What the task asks: Every record that follows is to be copied exactly, with the pictures omitted.

Provided records:
· · ·

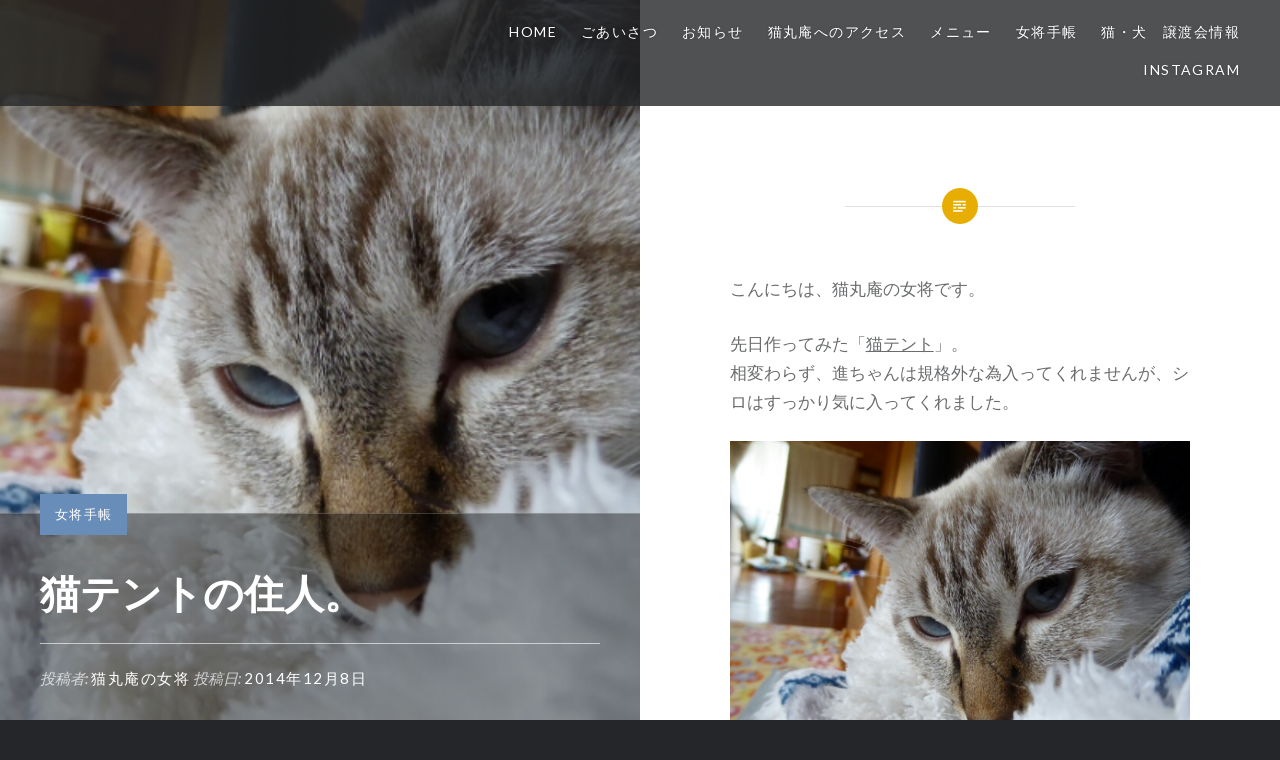

--- FILE ---
content_type: text/html; charset=utf-8
request_url: https://www.google.com/recaptcha/api2/aframe
body_size: 267
content:
<!DOCTYPE HTML><html><head><meta http-equiv="content-type" content="text/html; charset=UTF-8"></head><body><script nonce="zAziVAb4VCuby4cA09ffOQ">/** Anti-fraud and anti-abuse applications only. See google.com/recaptcha */ try{var clients={'sodar':'https://pagead2.googlesyndication.com/pagead/sodar?'};window.addEventListener("message",function(a){try{if(a.source===window.parent){var b=JSON.parse(a.data);var c=clients[b['id']];if(c){var d=document.createElement('img');d.src=c+b['params']+'&rc='+(localStorage.getItem("rc::a")?sessionStorage.getItem("rc::b"):"");window.document.body.appendChild(d);sessionStorage.setItem("rc::e",parseInt(sessionStorage.getItem("rc::e")||0)+1);localStorage.setItem("rc::h",'1767772629556');}}}catch(b){}});window.parent.postMessage("_grecaptcha_ready", "*");}catch(b){}</script></body></html>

· · ·

Exercise answer:
--- FILE ---
content_type: text/html; charset=utf-8
request_url: https://www.google.com/recaptcha/api2/aframe
body_size: 267
content:
<!DOCTYPE HTML><html><head><meta http-equiv="content-type" content="text/html; charset=UTF-8"></head><body><script nonce="zAziVAb4VCuby4cA09ffOQ">/** Anti-fraud and anti-abuse applications only. See google.com/recaptcha */ try{var clients={'sodar':'https://pagead2.googlesyndication.com/pagead/sodar?'};window.addEventListener("message",function(a){try{if(a.source===window.parent){var b=JSON.parse(a.data);var c=clients[b['id']];if(c){var d=document.createElement('img');d.src=c+b['params']+'&rc='+(localStorage.getItem("rc::a")?sessionStorage.getItem("rc::b"):"");window.document.body.appendChild(d);sessionStorage.setItem("rc::e",parseInt(sessionStorage.getItem("rc::e")||0)+1);localStorage.setItem("rc::h",'1767772629556');}}}catch(b){}});window.parent.postMessage("_grecaptcha_ready", "*");}catch(b){}</script></body></html>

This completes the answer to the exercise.